__Source records__:

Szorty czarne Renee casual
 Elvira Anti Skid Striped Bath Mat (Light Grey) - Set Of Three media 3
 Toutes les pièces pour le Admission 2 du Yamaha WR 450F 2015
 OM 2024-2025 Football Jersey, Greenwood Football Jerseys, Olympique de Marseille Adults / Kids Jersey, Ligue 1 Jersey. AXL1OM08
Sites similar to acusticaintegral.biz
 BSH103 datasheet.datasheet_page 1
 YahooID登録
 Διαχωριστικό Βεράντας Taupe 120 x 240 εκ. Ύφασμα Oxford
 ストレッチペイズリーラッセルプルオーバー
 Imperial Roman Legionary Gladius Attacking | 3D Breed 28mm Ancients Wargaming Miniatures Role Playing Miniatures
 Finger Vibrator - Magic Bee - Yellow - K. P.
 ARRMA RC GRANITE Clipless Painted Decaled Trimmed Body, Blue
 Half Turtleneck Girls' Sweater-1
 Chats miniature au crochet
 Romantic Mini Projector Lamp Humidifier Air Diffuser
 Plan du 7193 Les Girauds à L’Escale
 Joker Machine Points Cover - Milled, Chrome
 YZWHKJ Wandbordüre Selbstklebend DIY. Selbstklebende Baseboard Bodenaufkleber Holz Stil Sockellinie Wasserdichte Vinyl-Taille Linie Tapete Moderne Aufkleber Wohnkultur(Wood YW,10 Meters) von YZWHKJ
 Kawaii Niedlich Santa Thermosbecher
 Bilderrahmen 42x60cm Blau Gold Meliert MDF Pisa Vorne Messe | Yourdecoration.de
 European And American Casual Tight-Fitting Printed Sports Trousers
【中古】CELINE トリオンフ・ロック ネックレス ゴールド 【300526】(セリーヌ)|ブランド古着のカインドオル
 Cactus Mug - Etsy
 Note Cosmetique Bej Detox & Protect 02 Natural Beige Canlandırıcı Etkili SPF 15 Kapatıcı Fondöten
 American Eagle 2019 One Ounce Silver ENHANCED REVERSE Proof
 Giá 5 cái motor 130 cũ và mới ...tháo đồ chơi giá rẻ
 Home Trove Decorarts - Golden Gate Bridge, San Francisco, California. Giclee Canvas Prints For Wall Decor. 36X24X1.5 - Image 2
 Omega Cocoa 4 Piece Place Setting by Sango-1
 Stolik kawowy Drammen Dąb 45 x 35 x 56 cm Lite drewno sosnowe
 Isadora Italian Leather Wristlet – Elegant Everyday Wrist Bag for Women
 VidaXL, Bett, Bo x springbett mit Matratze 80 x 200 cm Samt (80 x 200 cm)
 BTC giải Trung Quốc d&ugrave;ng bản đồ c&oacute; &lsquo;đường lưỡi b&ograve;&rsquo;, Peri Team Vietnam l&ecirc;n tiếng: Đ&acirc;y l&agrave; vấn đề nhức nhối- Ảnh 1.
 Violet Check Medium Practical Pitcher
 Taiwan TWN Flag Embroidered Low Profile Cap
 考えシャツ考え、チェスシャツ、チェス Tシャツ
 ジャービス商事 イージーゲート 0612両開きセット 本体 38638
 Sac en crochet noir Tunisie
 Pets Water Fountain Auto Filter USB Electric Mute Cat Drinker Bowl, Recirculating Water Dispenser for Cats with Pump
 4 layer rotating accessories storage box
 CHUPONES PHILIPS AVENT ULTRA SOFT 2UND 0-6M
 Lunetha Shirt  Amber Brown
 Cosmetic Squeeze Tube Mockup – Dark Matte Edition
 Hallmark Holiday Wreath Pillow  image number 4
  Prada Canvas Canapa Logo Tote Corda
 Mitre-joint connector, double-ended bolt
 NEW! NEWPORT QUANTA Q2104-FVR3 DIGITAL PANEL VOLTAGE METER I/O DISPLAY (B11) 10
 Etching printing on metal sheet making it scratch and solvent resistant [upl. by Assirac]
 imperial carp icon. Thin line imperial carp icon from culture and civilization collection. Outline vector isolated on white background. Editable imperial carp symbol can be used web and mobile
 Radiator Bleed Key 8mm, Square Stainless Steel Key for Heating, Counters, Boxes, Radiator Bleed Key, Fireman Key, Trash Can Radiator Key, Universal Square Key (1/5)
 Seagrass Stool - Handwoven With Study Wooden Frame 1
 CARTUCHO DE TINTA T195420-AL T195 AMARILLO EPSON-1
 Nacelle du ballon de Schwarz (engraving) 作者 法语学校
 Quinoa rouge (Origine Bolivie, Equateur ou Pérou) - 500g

__Your assignment__: What is needed is an exact copy of the lines from the start of the listing through the line where "ARRMA RC GRANITE" sits, please, both end lines included and nothing more.

__Written response__:
Szorty czarne Renee casual
 Elvira Anti Skid Striped Bath Mat (Light Grey) - Set Of Three media 3
 Toutes les pièces pour le Admission 2 du Yamaha WR 450F 2015
 OM 2024-2025 Football Jersey, Greenwood Football Jerseys, Olympique de Marseille Adults / Kids Jersey, Ligue 1 Jersey. AXL1OM08
Sites similar to acusticaintegral.biz
 BSH103 datasheet.datasheet_page 1
 YahooID登録
 Διαχωριστικό Βεράντας Taupe 120 x 240 εκ. Ύφασμα Oxford
 ストレッチペイズリーラッセルプルオーバー
 Imperial Roman Legionary Gladius Attacking | 3D Breed 28mm Ancients Wargaming Miniatures Role Playing Miniatures
 Finger Vibrator - Magic Bee - Yellow - K. P.
 ARRMA RC GRANITE Clipless Painted Decaled Trimmed Body, Blue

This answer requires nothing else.